Them days we wasn’t able, there was always beating Florida State.

@GatorsBB

Entering Tuesday, the Florida Gators baseball team had been scuffling on the diamond of late.

And that’s putting it kindly.

Florida’s last two weekend series had both been lopsided losses, with the Gators managing to take just the second half of a doubleheader from Mississippi State in the midst of series losses to the Bulldogs in Gainesville and to Vanderbilt in Nashville. Florida’s vaunted pitching staff had been getting touched up, too, with Tyler Dyson allowing two earned runs in six innings and getting the win in that 4-2 victory against Mississippi State being the only Gators start with fewer than three earned runs over those two weekends.

The Bulldogs outscored the Gators 18-13, twice winning games while allowing five runs; the Commodores dominated in Nashville, outscoring Florida 34-6 and trailing for just six outs over the course of the series.

And in between, Florida’s bullpen did little to assuage fears in a 13-8 win against Jacksonville. In that game, Nolan Crisp threw four scoreless innings and was replaced on the mound with a 8-0 lead, but had to watch as his relief gave up eight runs — only five earned — over the final five innings of play, narrowing Florida’s lead to 11-8 at one juncture before a two-run Brady McConnell homer gave the Gators breathing room.

In total, Florida had allowed 67 runs over its previous eight games, 60 over its past six, and 42 over its last four entering last night’s contest, far from the sort of work one would hope for from a team with championship aspirations.
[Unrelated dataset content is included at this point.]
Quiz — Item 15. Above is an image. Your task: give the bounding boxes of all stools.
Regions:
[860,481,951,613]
And that sort of generosity to opposing offenses would seem to be a bad thing for any team facing a fellow championship aspirant in a midweek game away from home.

Except, of course, that Florida faced Florida State on Tuesday night — and it turns out that the Gators’ recent domination of the Seminoles meant a lot more than Florida’s recent struggles did in Jacksonville.

How else can one explain Crisp, suddenly seemingly Florida’s most reliable pitcher, stanching the bleeding with a strong five-inning outing marred only by a two-run homer?

How else can one explain Florida State falling behind, responding with that two-run homer, and still managing to lose a game without allowing an earned run?

How else could FSU put two runners on in the bottom of the seventh and eighth innings via a combined one hit, but still only manage to get two flyouts out of those situations.

I mean: I don’t know, honestly.

It feels cheap and wrong for me to attribute Florida’s rivalry-record 10-game winning streak over the Seminoles to some mystic ability to be clutch or psychological superiority ... but then FSU gives up four unearned runs to a team that was having problems scoring any sort of run, allowing three after what could have been a third out in the top of the seventh, and you start to believe in mystical things, even if FSU going fairly quietly in the ninth, sealing Florida’s 4-2 win, made plenty of sense.

Florida’s winning streak against the Seminoles is the first double-digit streak in series history, and has been so lopsided that FSU’s Mike Martin is now, unbelievably, just .500 against Florida all-time, at 76-76.

Should Florida — which has now won the regular-season series against FSU for the fourth straight year and sixth time in the last eight years — proceed to sweep the Seminoles with a win in Tallahassee on April 9, the Gators would be set up to send the manager with the most wins in college baseball history into retirement with more losses than wins against his primary rival, despite his personal record against that rival having been more than 15 games north of .500 earlier this decade.

It is hard to say there is much predictive value to derive from Tuesday’s result for Florida’s next weekend series: Crisp won’t be starting, Florida is playing an uneven Alabama team that isn’t on the level of the Seminoles or the Gators’ two previous weekend foes, and it’s not as if that 20-7 win over FSU two weeks ago did much to propel the Gators into their series with Mississippi State.

But if an FSU team that has College World Series-level talent can’t beat Florida when holding a huge lead over the Gators or in the midst of acute struggles, can it beat Florida at all?

The existing evidence points rather strongly toward no.